To validate the efficacy of the H-LSTM SSP prediction method, we selected a specific region highlighted in Figure 5 as the prediction location, situated in the central Pacific Ocean area at coordinates

{168.5}^{\circ}

E and

{16.5}^{\circ}

N.

For assessing the performance of our proposed H-LSTM SSP prediction model, we utilized 60 months of measured SSP historical data obtained from the global Argo dataset spanning from 2017 to 2021 at this designated prediction location. The Argo dataset is provided by the China Argo Real-Time Data Center [28]. The Argo dataset comprises a global grid dataset characterized by a spatial resolution of

1^{\circ}

×

1^{\circ}

and a monthly temporal resolution. Details of the data employed in this section are outlined in Table 1.
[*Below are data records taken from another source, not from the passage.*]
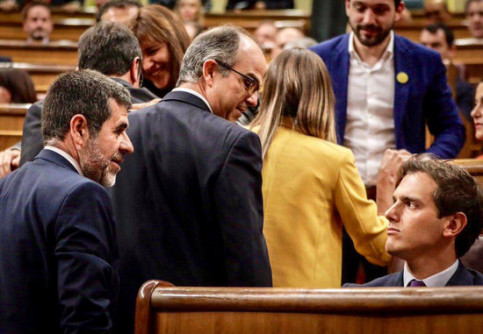 Cs leader Albert Rivera tweeted a photograph of him giving Catalan leaders the cold shoulder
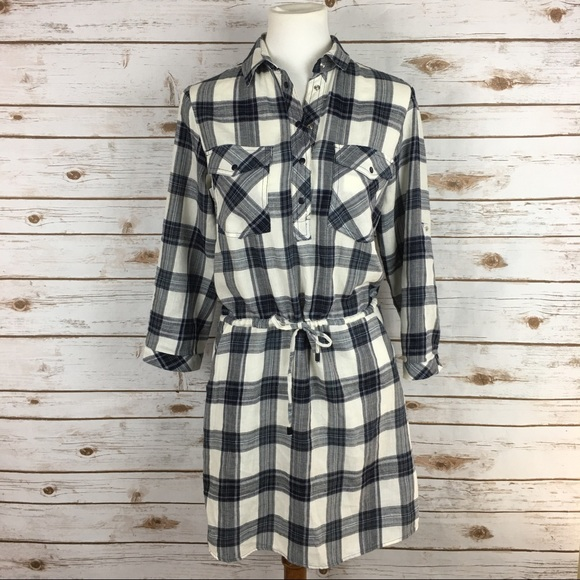 53 off zara dresses skirts nwot zara gathered waist plaid shirt dress from lisa 39 s closet. Black Bedroom Furniture Sets. Home Design Ideas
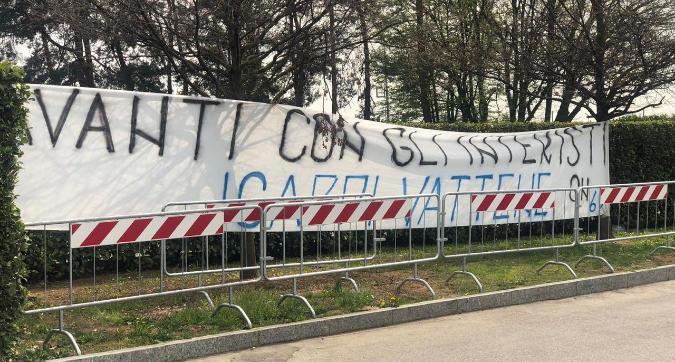 """La Curva Nord è contro Maurito: """"Avanti con gli interisti, Icardi vattene!"""""""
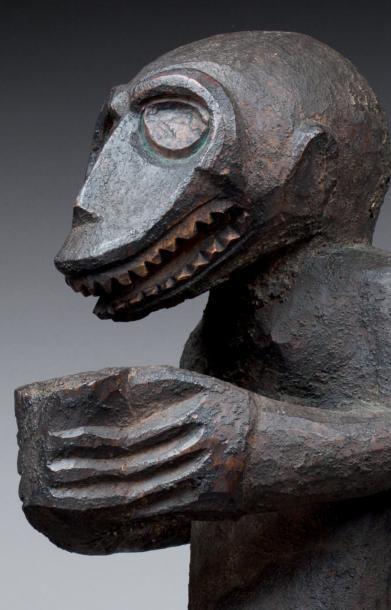 STATUE CYNOCÉPHALE sculptée d'un singe humanisé aux proportions massives et puissantes....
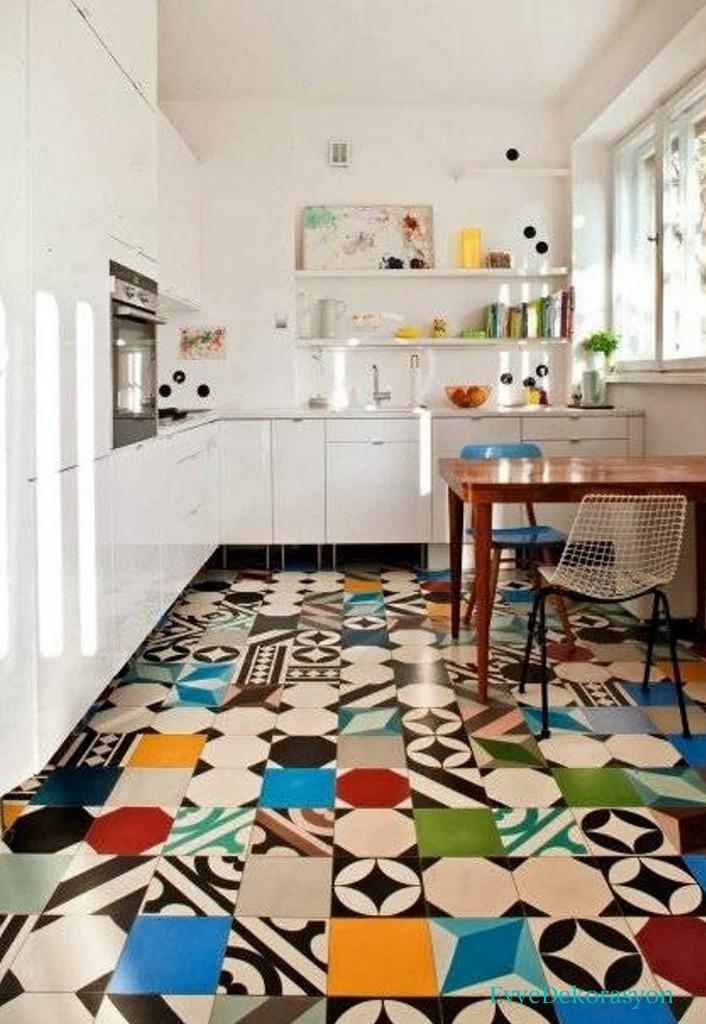 Mutfak Zeminlerinde Farklı Renklerin Kullanılması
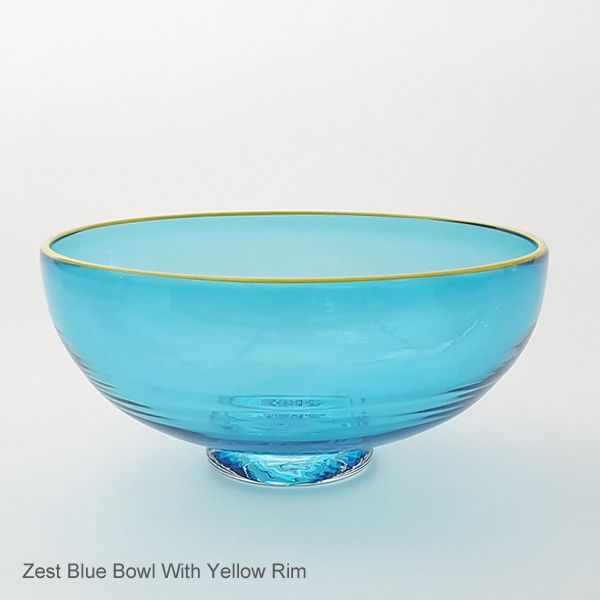 <!-- 004 -->Zest Bowl | blue with trailed rim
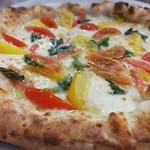 PIZZERIA Napoli  - 自家栽培2色のトマトのビアンカポモドリーニ(夏限定ピッツァ)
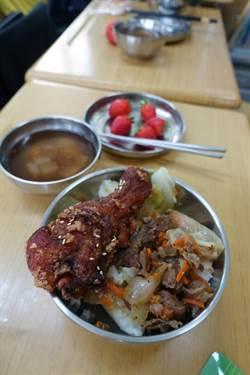 雲林縣營養午餐加菜台塑埋單 張麗善、王文淵共進營養午餐
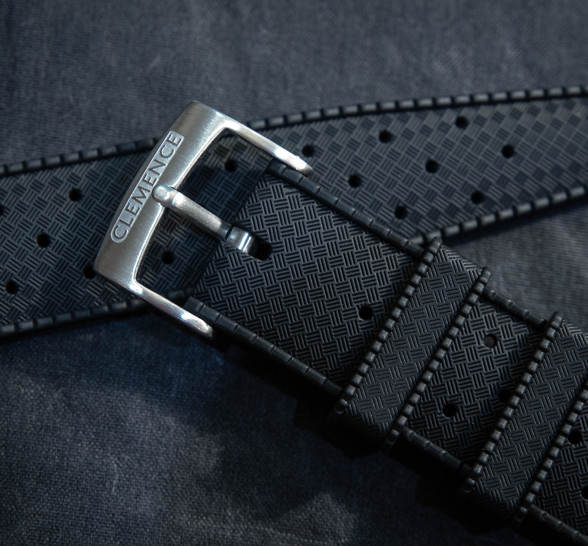 Supple rubber tropic style strap provides premium comfort, while the FKM compound is resistant to the harshest of conditions
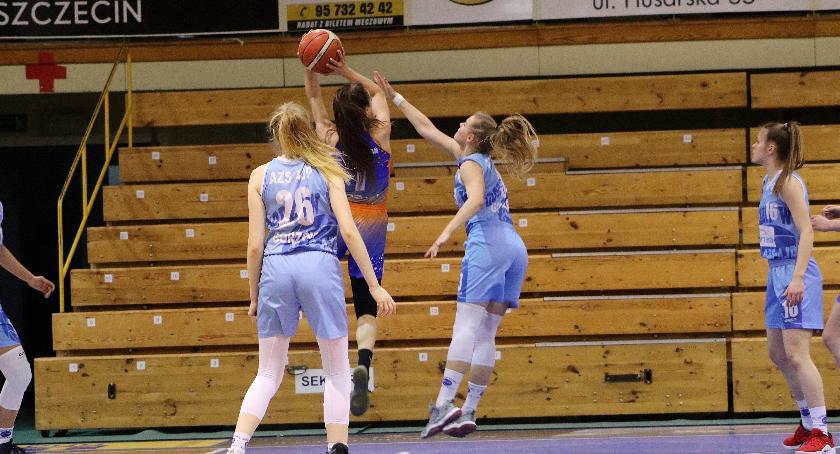 Koszykówka , Porażki ligowych koszykarek - zdjęcie, fotografia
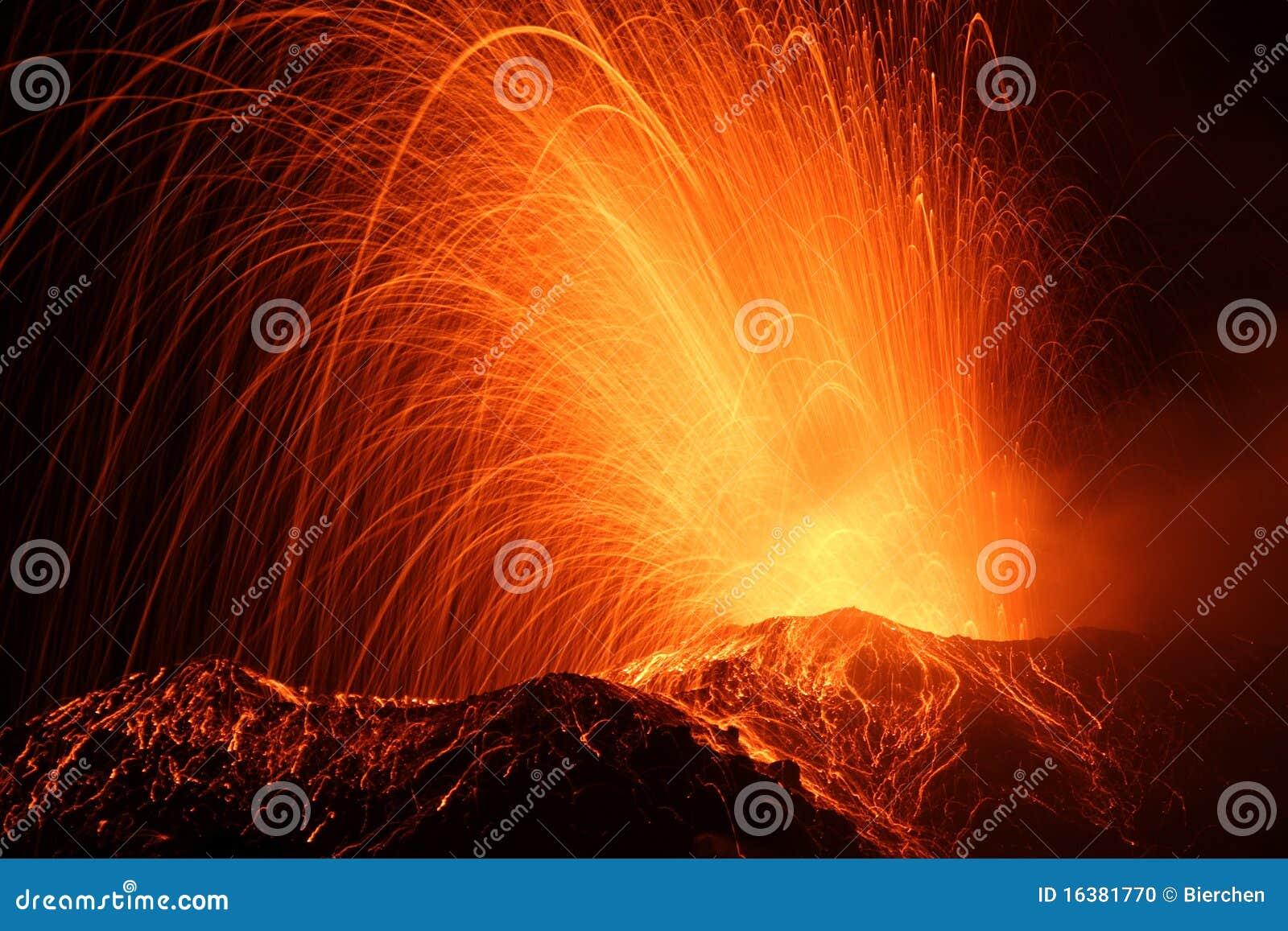 Eruption des Vulkan stromboli
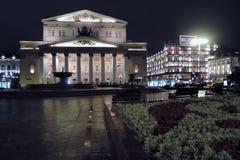 Ιστορικό κτήριο θεάτρων Bolshoy στη Μόσχα δεμένη όψη σκαφών λιμένων νύχτας Στοκ Φωτογραφία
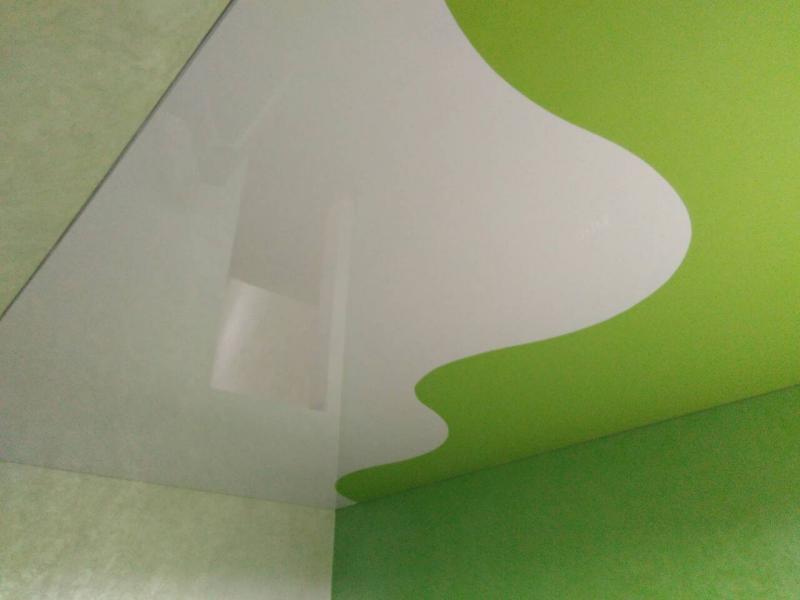Натяжні стелі з поєднанням кольорів
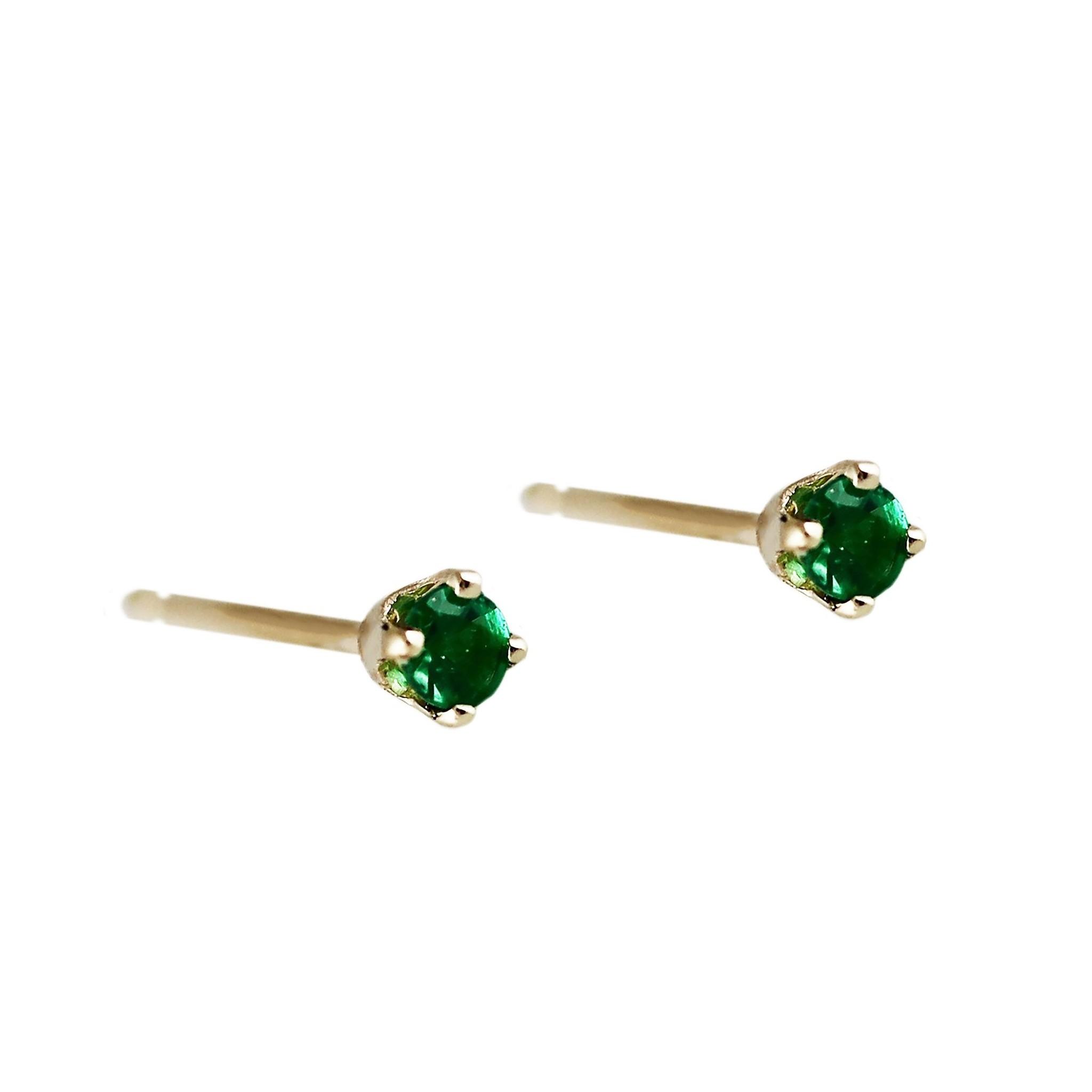 Lumo Lumo Tiny Emerald Studs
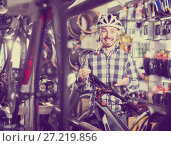 Купить «Man in a helmet pleases selected bicycle», фото № 27219856, снято 21 января 2018 г. (c) Яков Филимонов / Фотобанк Лори
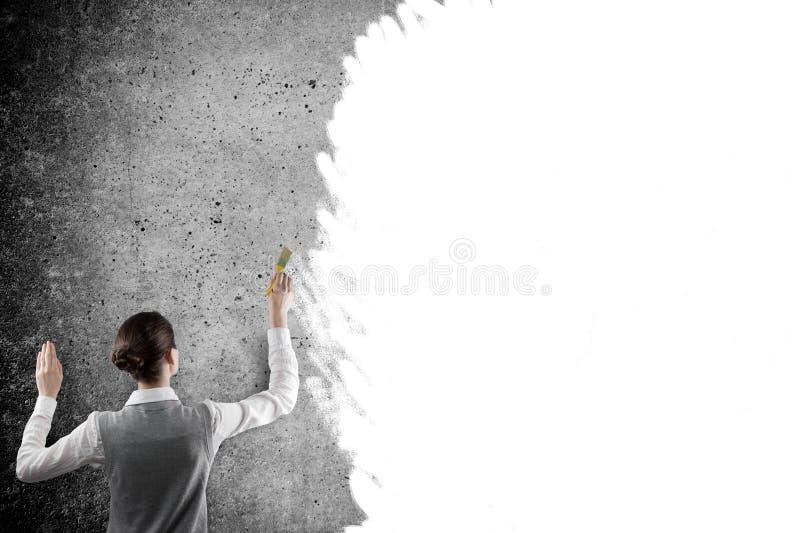 Bizneswomanu rysunek z białą farbą zdjęcie royalty free
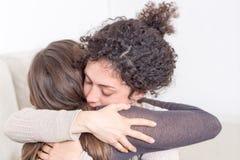 2 женщины давая объятие Стоковая Фотография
3.1.2. Label Data Generation

Before training the H-LSTM prediction model, the data undergo standardization in the depth direction. Following the partitioning method outlined in Section 2, the data are segmented into 58 layers. Subsequently, the data are organized in the time dimension, considering the selected data spanning from 2017 to 2021, encompassing a total of 60 months.

The resulting historical hierarchical sound speed distribution time standardized dataset

S

, after deep stratification and time-sorting processing, can be represented as a sound speed value data matrix with 58 rows and 60 columns:

S = [\begin{matrix} s_{1, d_{1}} s_{2, d_{1}} \dots s_{60, d_{1}} \\ s_{1, d_{2}} s_{2, d_{2}} \dots s_{60, d_{2}} \\ \dots \dots \dots \dots \\ s_{1, d_{58}} s_{2, d_{58}} \dots s_{60, d_{58}} \end{matrix}] .

(19)

3.1.3. H-LSTM Parameters and Baseline

All data processing procedures conducted in this study were implemented using MATLAB R2023b. In order to ensure the predictive performance of the H-LSTM model, we conducted extensive experiments using a parameter search method, ultimately determining the optimal model parameters for the SSP prediction task. The principal parameter settings of the H-LSTM model utilized in the experiment are summarized in Table 2.

To evaluate the predictive performance of the H-LSTM network model more intuitively, we conducted several experiments comparing it against the mean value prediction method, polynomial fitting method [29], and back propagation (BP) neural network prediction method [30].

3.2. Effect of Training Dataset on SSP Prediction Performance

To validate the accuracy of the proposed H-LSTM model prediction method in forecasting future SSPs based on learned historical SSP information, we selected 1-year, 2-year, 3-year, and 4-year data segments from the time-standardized dataset

S

as training samples for the model. We assessed the predictive performance of the H-LSTM model under varying learning samples and compared the RMSE between the predicted SSP data and the actual SSP data. The comparison results are shown in Table 3.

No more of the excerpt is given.